Please transcribe the lines below exactly, and leave every image behind.

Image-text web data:
##############################

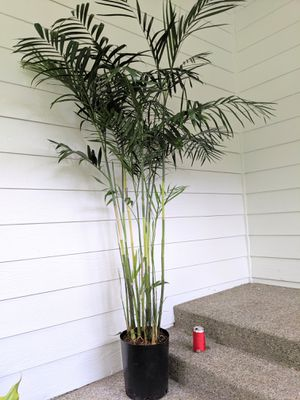 6ft tall Bamboo Palm Plants - Real Indoor House Plant for Sale in Auburn, WA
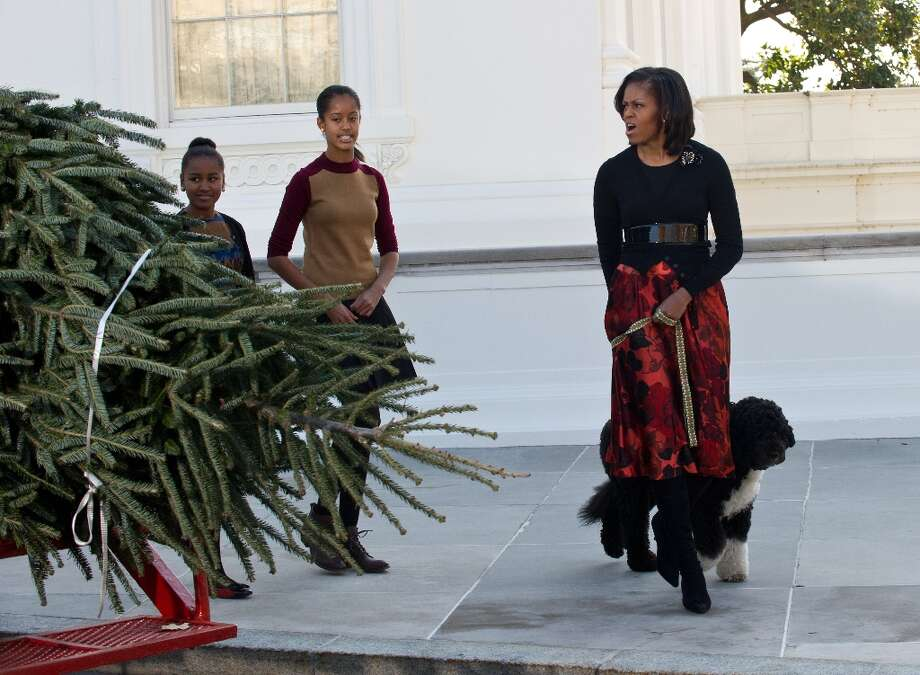 US First Lady Michelle Obama (R) and her daughters Malia (C) and Sasha (L) arrive with dog Bo to receive the White House Christmas tree in Washington on November 23, 2012. (Nicholas Kammnicholas / Getty Images) Photo: NICHOLAS KAMM, AFP/Getty Images / AFP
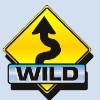 wild symbol - 5 reel drive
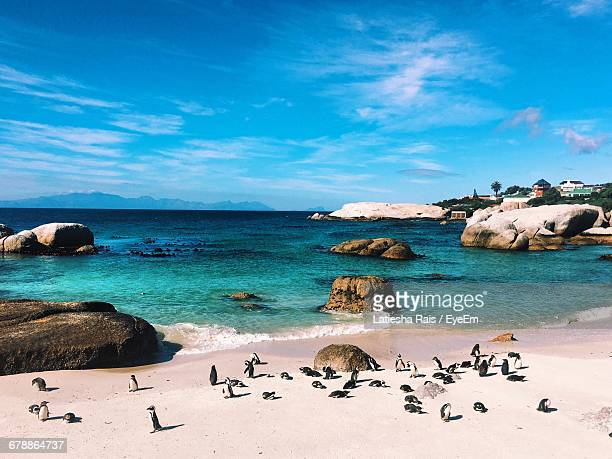penguins at beach against sky - constantia stock pictures, royalty-free photos & images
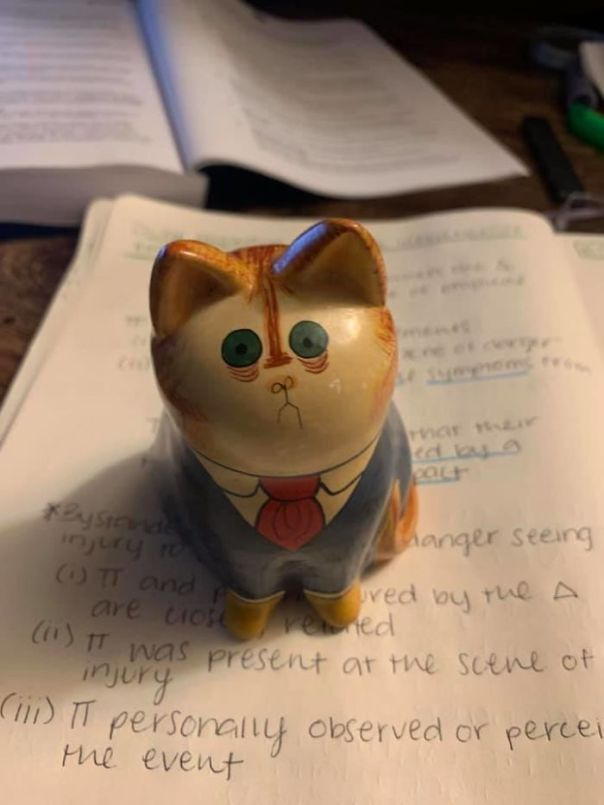 I'm A Recent Law School Grad And I'm Currently Studying For The Bar. I Found This Cat On Ebay And I've Never Related To An Inanimate Object More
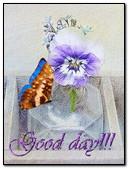 Good Day!!!
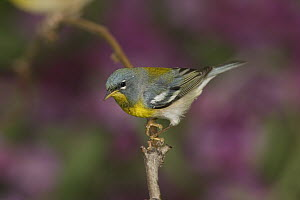 Northern Parula (Setophaga americana) perching, Rio Grande Valley, Texas  -  Tom Vezo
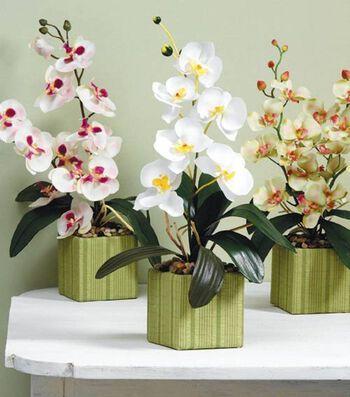 Elegant Orchid Arrangement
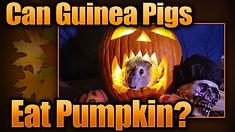 pumpkinthumb.jpg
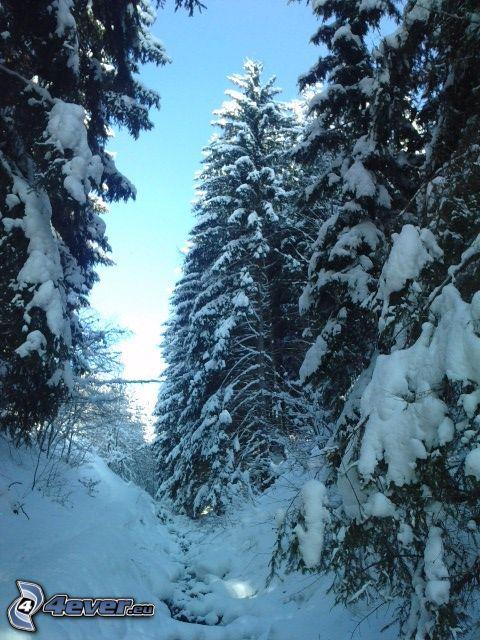 zaśnieżony las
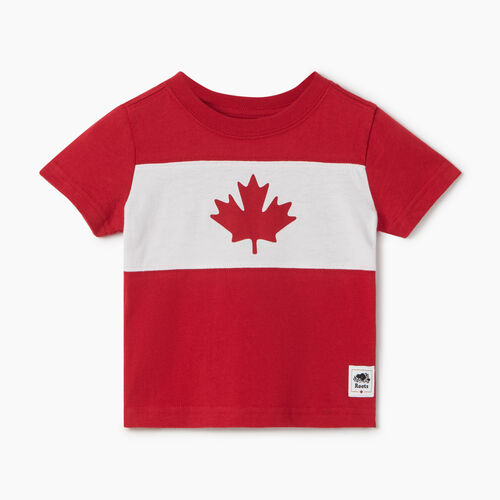 Roots-Kids Baby-Baby Blazon T-shirt-Sage Red-A
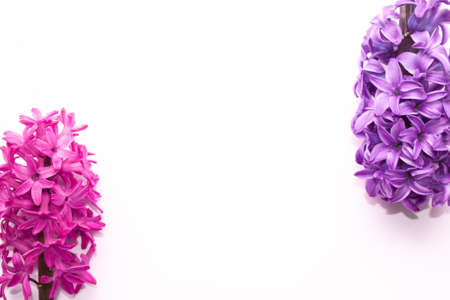 inflorescence of pink purple hyacinth flower isolated on white background banner. gentle spring summer design, copy space for your text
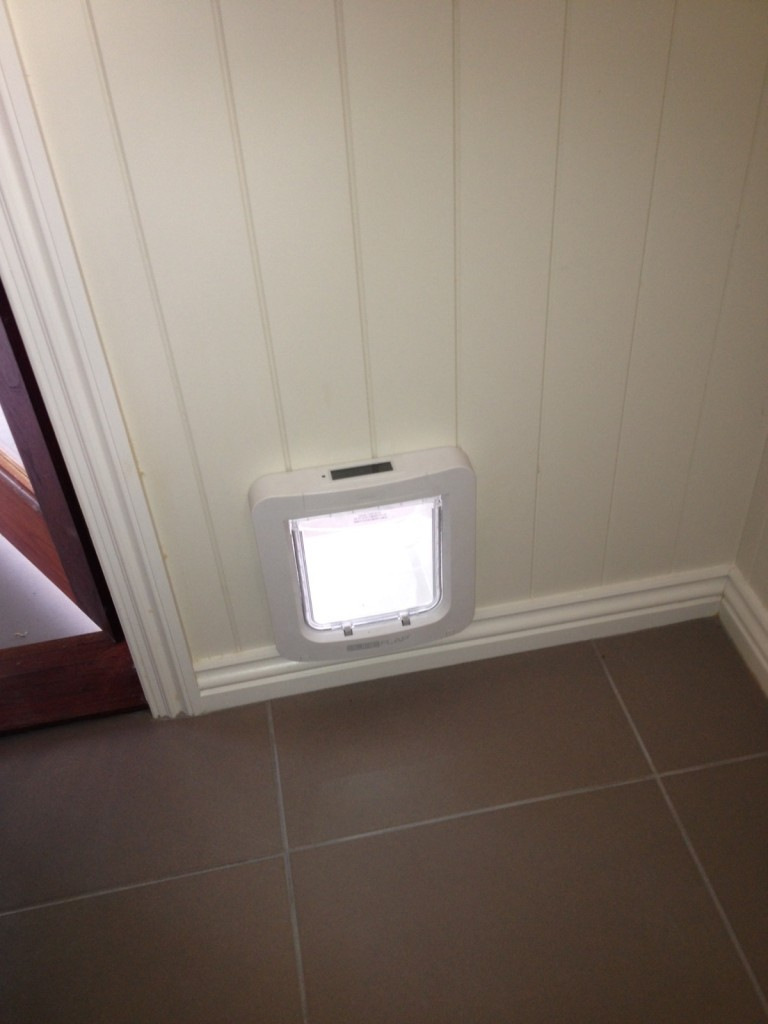 Sureflap Small Dog Door Australiapetdoors Com Au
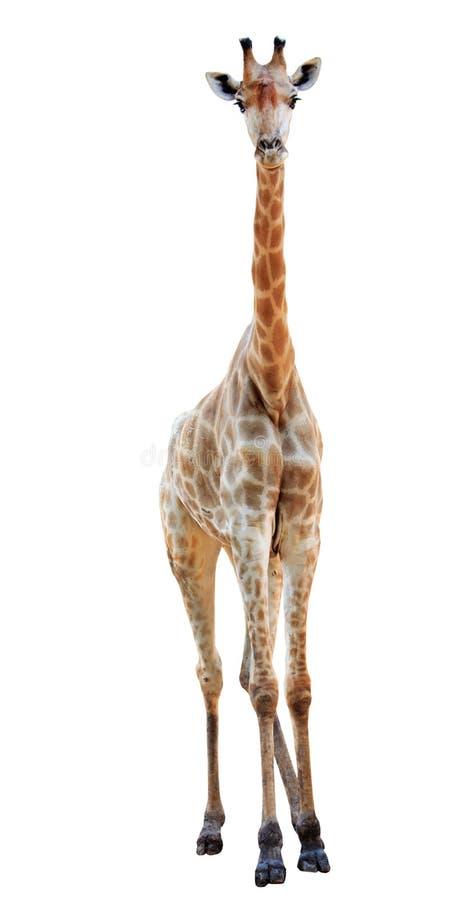 La giraffa lunga femminile del collo ha isolato immagine stock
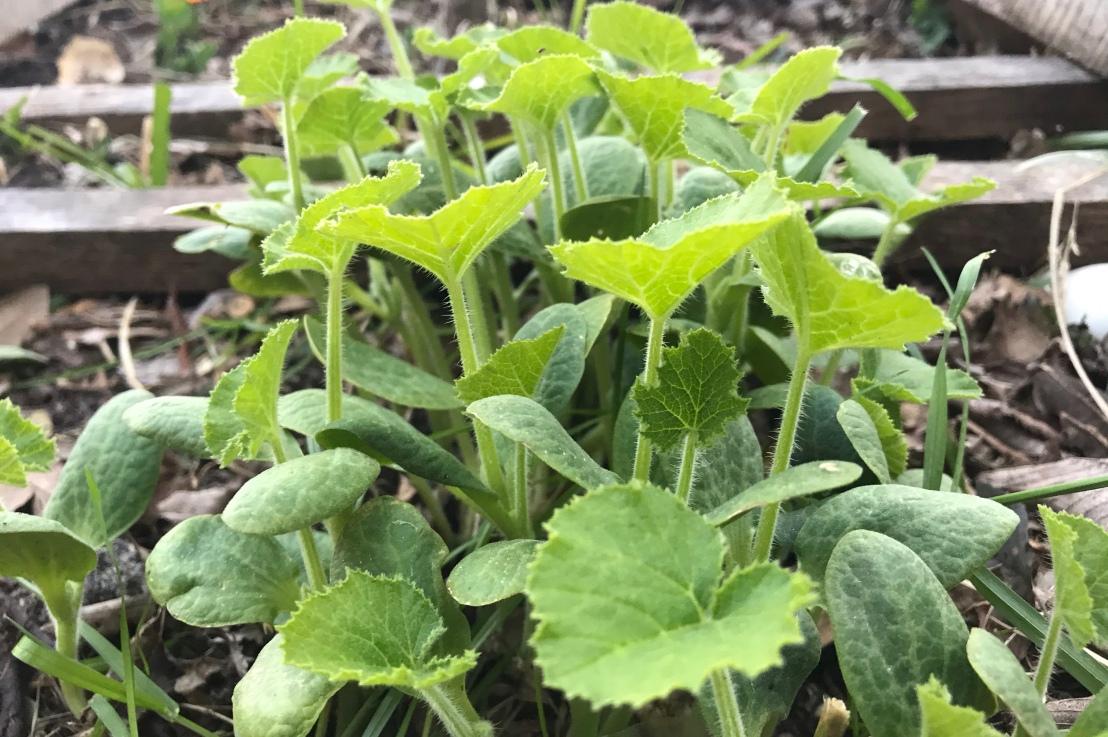 Gardening: A newbie'stake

##############################

(OUTPUT OF THE EXERCISE)
 6ft tall Bamboo Palm Plants - Real Indoor House Plant for Sale in Auburn, WA
 US First Lady Michelle Obama (R) and her daughters Malia (C) and Sasha (L) arrive with dog Bo to receive the White House Christmas tree in Washington on November 23, 2012. (Nicholas Kammnicholas / Getty Images) Photo: NICHOLAS KAMM, AFP/Getty Images / AFP
 wild symbol - 5 reel drive
penguins at beach against sky - constantia stock pictures, royalty-free photos & images
 I'm A Recent Law School Grad And I'm Currently Studying For The Bar. I Found This Cat On Ebay And I've Never Related To An Inanimate Object More
 Good Day!!!
 Northern Parula (Setophaga americana) perching, Rio Grande Valley, Texas  -  Tom Vezo
 Elegant Orchid Arrangement
 pumpkinthumb.jpg
 zaśnieżony las
 Roots-Kids Baby-Baby Blazon T-shirt-Sage Red-A
 inflorescence of pink purple hyacinth flower isolated on white background banner. gentle spring summer design, copy space for your text
 Sureflap Small Dog Door Australiapetdoors Com Au
 La giraffa lunga femminile del collo ha isolato immagine stock
 Gardening: A newbie'stake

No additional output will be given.